>>>

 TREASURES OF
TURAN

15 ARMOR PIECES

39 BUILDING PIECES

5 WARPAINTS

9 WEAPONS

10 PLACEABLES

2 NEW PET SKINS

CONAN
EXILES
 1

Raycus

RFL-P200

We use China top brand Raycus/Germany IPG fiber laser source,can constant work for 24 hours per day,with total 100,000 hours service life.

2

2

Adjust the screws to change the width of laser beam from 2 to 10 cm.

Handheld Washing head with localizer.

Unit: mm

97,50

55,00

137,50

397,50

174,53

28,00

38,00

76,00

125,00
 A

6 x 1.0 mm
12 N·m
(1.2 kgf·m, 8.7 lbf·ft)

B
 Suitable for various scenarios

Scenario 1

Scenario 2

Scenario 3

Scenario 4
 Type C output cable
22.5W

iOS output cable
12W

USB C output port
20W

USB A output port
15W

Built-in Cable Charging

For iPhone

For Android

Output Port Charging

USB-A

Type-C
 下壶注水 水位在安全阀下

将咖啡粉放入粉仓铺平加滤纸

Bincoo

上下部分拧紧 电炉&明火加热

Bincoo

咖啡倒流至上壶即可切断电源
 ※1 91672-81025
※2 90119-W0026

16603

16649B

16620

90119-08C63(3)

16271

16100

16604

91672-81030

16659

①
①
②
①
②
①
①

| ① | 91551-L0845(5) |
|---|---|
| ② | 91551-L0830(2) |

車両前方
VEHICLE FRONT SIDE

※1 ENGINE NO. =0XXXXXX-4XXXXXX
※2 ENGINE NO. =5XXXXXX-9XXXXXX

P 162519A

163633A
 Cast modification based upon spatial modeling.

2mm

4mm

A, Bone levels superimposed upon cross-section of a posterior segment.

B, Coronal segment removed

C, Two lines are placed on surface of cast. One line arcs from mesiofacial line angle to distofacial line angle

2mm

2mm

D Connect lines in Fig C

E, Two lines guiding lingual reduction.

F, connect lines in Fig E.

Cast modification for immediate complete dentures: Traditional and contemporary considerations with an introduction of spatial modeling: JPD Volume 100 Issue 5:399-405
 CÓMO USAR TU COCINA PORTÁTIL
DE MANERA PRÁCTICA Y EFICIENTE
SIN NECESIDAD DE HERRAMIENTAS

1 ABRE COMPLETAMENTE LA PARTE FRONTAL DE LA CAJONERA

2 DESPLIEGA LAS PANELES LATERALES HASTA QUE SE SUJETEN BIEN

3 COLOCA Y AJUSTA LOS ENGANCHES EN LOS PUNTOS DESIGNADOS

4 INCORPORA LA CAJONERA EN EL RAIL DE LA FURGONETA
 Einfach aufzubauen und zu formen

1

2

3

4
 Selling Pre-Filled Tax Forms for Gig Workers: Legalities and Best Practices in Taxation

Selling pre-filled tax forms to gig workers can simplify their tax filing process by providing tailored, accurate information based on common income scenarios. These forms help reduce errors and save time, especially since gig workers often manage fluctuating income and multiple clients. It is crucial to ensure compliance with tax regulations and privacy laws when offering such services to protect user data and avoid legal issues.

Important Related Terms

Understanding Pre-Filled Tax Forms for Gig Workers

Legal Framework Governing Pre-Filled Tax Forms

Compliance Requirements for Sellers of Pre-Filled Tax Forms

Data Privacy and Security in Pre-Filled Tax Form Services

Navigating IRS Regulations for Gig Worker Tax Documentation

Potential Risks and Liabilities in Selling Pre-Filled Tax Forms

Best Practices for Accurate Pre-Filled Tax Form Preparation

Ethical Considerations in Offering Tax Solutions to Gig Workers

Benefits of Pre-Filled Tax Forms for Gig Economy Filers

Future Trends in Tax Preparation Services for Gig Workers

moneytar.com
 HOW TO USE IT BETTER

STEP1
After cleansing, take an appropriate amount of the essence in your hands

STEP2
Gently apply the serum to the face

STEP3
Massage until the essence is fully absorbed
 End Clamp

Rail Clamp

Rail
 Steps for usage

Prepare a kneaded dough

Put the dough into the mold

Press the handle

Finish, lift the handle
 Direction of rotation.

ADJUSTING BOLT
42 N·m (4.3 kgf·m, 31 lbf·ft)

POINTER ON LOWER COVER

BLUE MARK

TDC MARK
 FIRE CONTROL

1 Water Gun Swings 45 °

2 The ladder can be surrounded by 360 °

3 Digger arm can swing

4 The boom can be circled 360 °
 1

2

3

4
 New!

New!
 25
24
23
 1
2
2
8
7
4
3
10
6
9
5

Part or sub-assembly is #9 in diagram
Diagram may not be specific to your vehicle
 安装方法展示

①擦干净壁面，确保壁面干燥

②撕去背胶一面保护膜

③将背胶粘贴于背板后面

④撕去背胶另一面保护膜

<<<

* _TASK STATEMENT_
Search the records above for "CAJONERA" and copy every line that has it.

* _RESULT FOR THIS TASK_
1 ABRE COMPLETAMENTE LA PARTE FRONTAL DE LA CAJONERA
4 INCORPORA LA CAJONERA EN EL RAIL DE LA FURGONETA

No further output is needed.